# EXCERPTED PASSAGE
-*-*-
This decision in   United States v. Price   by U.S. District Judge Joseph R. Goodwin, a Bill Clinton appointee, may sound shocking. But it is a perfectly plausible application of the Supreme Court’s June ruling in   New York State Rifle & Pistol Association v. Bruen . In that case, Justice Clarence Thomas declared all gun restrictions   presumptively unconstitutional   if they infringe on “the individual right to armed self-defense.” (The Constitution says nothing about “self-defense,” but Thomas gleaned this right from its   penumbra .) A gun restriction may only survive legal scrutiny, the justice declared, if it had an “analogue” in 1791, when the Second Amendment was ratified, or 1868, when it was imposed on the states. The burden falls on the government to prove the existence of a historical analogue.

Thomas’ test has already wreaked havoc in the lower courts. One judge has   struck down   a Texas law that prohibits 18 to 20-year-olds from carrying a handgun outside the home. People under 21 are   significantly more likely   to commit gun homicides —but in   Bruen , Thomas announced that courts may never consider the real-world, life-saving impact of gun safety laws when gauging their constitutionality. A different Texas judge   invalidated   a federal law barring individuals from purchasing a handgun while they’re under indictment, even for a violent felony offense. Just last week, another judge   struck down New York’s ban   on concealed carry in airports, train stations, domestic violence shelters, summer camps, the subway, and other “sensitive locations.” Now Goodwin, who sits in West Virginia, has joined the chorus of lower court judges who feel that   Bruen   obliges them to strike down longstanding, widely accepted firearm laws.

Goodwin’s conclusion might sound bizarre, but his analysis closely follows Thomas’ test. First, he asked whether the federal ban on possession of a gun with an “obliterated” serial number infringes on the right to self-defense. He found that it does, presenting the hypothetical example of a father who buys a gun, removes the serial number, dies, and leaves it to her daughter. Both father and daughter’s ownership of the firearm would be a federal crime. And that, Goodwin wrote, “is the definition of an infringement on one’s right to possess a firearm.”

The only remaining question is whether the government could find an analogous regulation from 1791 or 1868 that restricted the possession of guns with an altered serial number. It could not, for a fairly obvious reason: Serial numbers only became common following the mass production of firearms, which took off in the decades after the Civil War. Federal law did not compel any manufacturers to use them until 1934. And Congress did not require almost all guns to include a serial number until 1968, when it determined (correctly) that they would facilitate the investigation of violent crime. These laws proved helpful in the government’s mission “to attack the black market in firearms” and track down individuals who used firearms to commit crimes. Yet serial numbers were largely unknown to the Framers, Goodwin wrote. And so the Second Amendment confers a right to remove them from modern weapons.
-*-*-
# STORED DATA
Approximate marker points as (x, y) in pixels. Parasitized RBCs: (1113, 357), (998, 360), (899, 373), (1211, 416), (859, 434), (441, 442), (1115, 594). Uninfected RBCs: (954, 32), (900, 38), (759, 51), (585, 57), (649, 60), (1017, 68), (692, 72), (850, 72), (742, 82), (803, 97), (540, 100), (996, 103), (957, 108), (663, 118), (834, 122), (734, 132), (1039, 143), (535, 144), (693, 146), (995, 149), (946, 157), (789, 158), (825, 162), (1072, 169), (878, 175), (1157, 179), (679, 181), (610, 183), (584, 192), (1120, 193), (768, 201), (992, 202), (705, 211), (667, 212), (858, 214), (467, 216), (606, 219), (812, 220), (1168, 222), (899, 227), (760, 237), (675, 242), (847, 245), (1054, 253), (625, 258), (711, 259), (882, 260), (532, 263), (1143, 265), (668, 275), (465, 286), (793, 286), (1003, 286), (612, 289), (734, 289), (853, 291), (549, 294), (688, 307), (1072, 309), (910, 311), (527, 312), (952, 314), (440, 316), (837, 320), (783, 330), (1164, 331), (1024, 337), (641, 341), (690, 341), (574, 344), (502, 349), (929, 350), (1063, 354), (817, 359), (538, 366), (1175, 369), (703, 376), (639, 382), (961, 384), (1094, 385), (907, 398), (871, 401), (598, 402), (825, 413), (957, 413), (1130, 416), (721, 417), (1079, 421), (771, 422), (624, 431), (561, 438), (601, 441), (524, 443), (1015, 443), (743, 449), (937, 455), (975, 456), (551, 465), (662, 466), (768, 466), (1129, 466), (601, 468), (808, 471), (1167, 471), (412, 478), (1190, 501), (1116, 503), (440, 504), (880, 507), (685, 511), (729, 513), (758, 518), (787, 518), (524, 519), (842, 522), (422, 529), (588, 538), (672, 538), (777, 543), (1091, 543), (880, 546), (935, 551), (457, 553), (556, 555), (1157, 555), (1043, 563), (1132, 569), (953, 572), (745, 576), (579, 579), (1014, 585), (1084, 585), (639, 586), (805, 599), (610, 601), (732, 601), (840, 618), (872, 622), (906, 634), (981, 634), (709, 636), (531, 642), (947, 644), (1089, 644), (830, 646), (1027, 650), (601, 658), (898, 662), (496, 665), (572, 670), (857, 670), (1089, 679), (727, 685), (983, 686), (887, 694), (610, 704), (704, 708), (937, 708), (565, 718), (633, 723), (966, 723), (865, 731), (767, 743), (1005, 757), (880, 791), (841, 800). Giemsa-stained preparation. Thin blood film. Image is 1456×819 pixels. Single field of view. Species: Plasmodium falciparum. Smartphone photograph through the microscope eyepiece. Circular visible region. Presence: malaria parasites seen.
-*-*-
# WRITTEN INSTRUCTION A
Answer these from the commentary on the serial-number ruling:
(i) Which judge decided United States v. Price, and which president appointed that judge?
(ii) What age group does the Texas carry law that one judge struck down prohibit from carrying a handgun outside the home?
(iii) In what year did Congress require almost all guns to include a serial number?
# WRITTEN INSTRUCTION B
Can you reproduce, word for word, the part of the commentary on the serial-number ruling that opens with the words containing "This decision in" and closes with "a historical analogue."?
# WRITTEN INSTRUCTION C
What comes next in the commentary on the serial-number ruling? Write the part that follows its final sentence.
You can set the material aside; it isn't needed here.

# WRITTEN ANSWER A
(i) U.S. District Judge Joseph R. Goodwin, appointed by Bill Clinton.
(ii) 18 to 20-year-olds.
(iii) 1968.

# WRITTEN ANSWER B
This decision in   United States v. Price   by U.S. District Judge Joseph R. Goodwin, a Bill Clinton appointee, may sound shocking. But it is a perfectly plausible application of the Supreme Court’s June ruling in   New York State Rifle & Pistol Association v. Bruen . In that case, Justice Clarence Thomas declared all gun restrictions   presumptively unconstitutional   if they infringe on “the individual right to armed self-defense.” (The Constitution says nothing about “self-defense,” but Thomas gleaned this right from its   penumbra .) A gun restriction may only survive legal scrutiny, the justice declared, if it had an “analogue” in 1791, when the Second Amendment was ratified, or 1868, when it was imposed on the states. The burden falls on the government to prove the existence of a historical analogue.

# WRITTEN ANSWER C
Goodwin acknowledged the “argument” that “firearms with an obliterated serial number are likely to be used in violent crime and therefore a prohibition on their possession is desirable.” But he explained that this argument “is the exact type of means-end reasoning the Supreme Court has forbidden me from considering.” Even if the serial number law demonstrably saved tens of thousands of lives each year, that fact would be totally irrelevant to the constitutional analysis.

These laws almost certainly   do   save lives. When law enforcement officers recover a weapon from a crime, they   check its serial number   against a federal database. The results can help them   track down   the last known seller and buyer of the firearm, who may provide information that’s critical to the investigation. It might lead them straight to the suspect if he bought the gun legally. If not—if he stole the weapon, for instance—the serial number will lead law enforcement to the last known owner, who can provide information about the theft that could lead to the suspect’s eventual arrest. The lack of a serial number is a major reason why   ghost guns are so dangerous , and why they are   becoming a ubiquitous tool   in violent crimes: Criminals   exploit   their untraceability   to elude detection.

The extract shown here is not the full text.